El Con da Ventureira y los viajes al Más Allá
Comenzaré este artículo, a modo de introducción, haciendo mías las palabras del sabio Mircea Eliade cuando decía que:
Para el hombre religioso, la naturaleza está siempre cargada de un valor religioso, y esto es así porque el Cosmos es una creación divina y, por lo tanto, el mundo está cargado de sacralidad. El Mundo se presenta de tal manera que, al contemplarlo, el hombre religioso descubre los múltiples modos de lo sagrado y, por consiguiente, del Ser. El Mundo tiene una estructura, no es un caos y la Tierra se presenta como la madre y nodriza universal. Por todo ello, desde esta óptica, lo natural está indisolublemente ligado a lo sobrenatural y la naturaleza expresa siempre algo que la trasciende.

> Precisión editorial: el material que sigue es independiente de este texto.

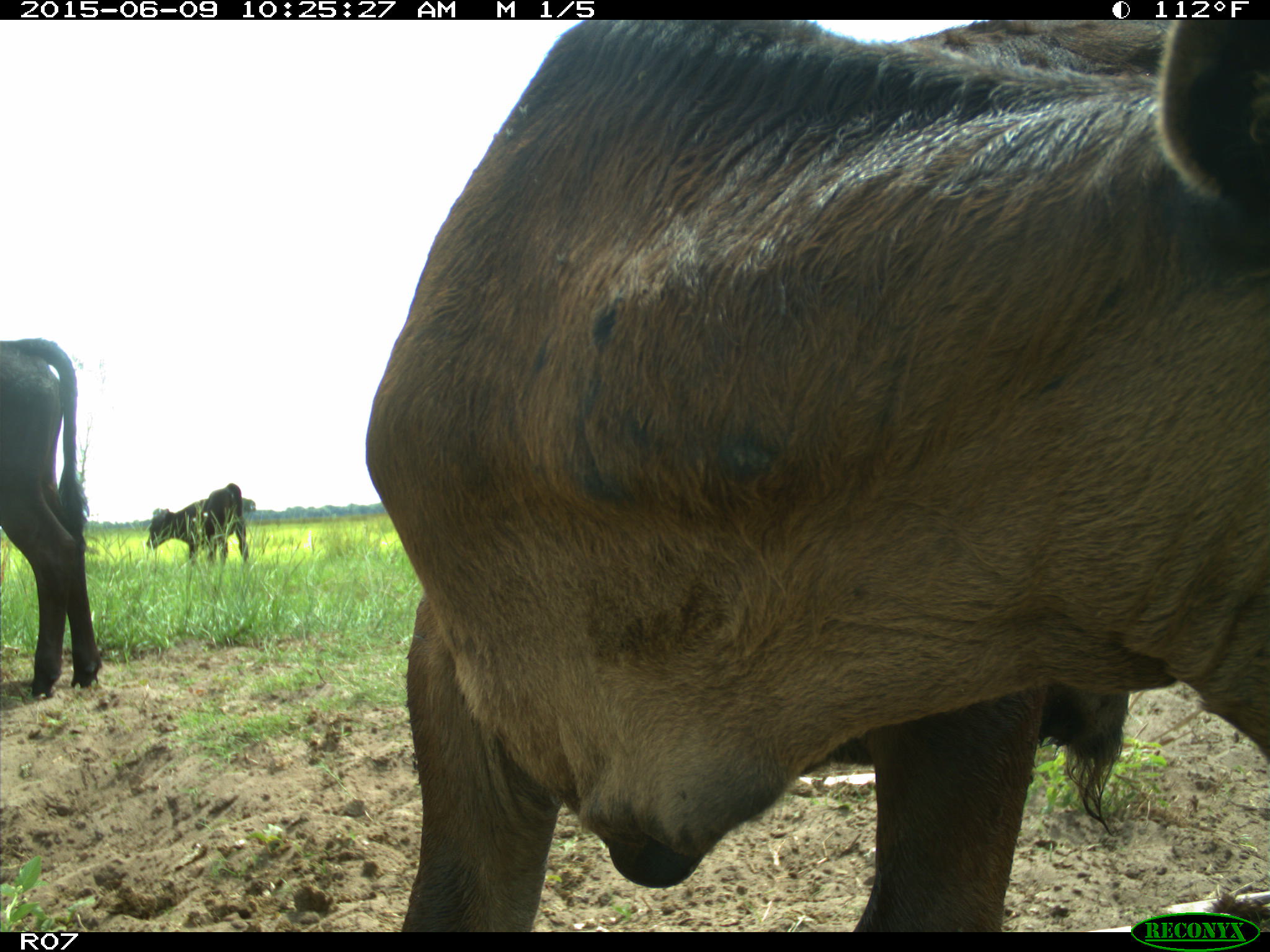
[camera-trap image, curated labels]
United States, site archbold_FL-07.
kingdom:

Debido a esta idea, que el hombre religioso sacralizase determinados accidentes geográficos, que percibiese en rocas peculiares la presencia de lo divino o que estas primigenias deidades se soliesen asociar a grandes rocas o cons —como le llamamos en Galicia— no sería algo casual, pues la piedra representa lo imperecedero, lo inamovible, lo eterno. La piedra era lo único de la naturaleza que, a ojos de los primeros pobladores, permanecía inalterable, de ahí que se identificasen con la deidad, sobre todo cuando estas grandes rocas presentaban características morfológicas peculiares, como forma de grandes huevos o de vientres fecundos —que evocaban ideas de renacimiento—, o cuando presentaban aspecto figurativo que pudiese incitar a algún tipo de asociación especial de corte mágico-mítica. No deben extrañarnos estas asociaciones que fueron relativamente habituales en su tiempo. Como ejemplo podríamos recordar que la diosa Cibeles se representaba inicialmente como una gran roca negra.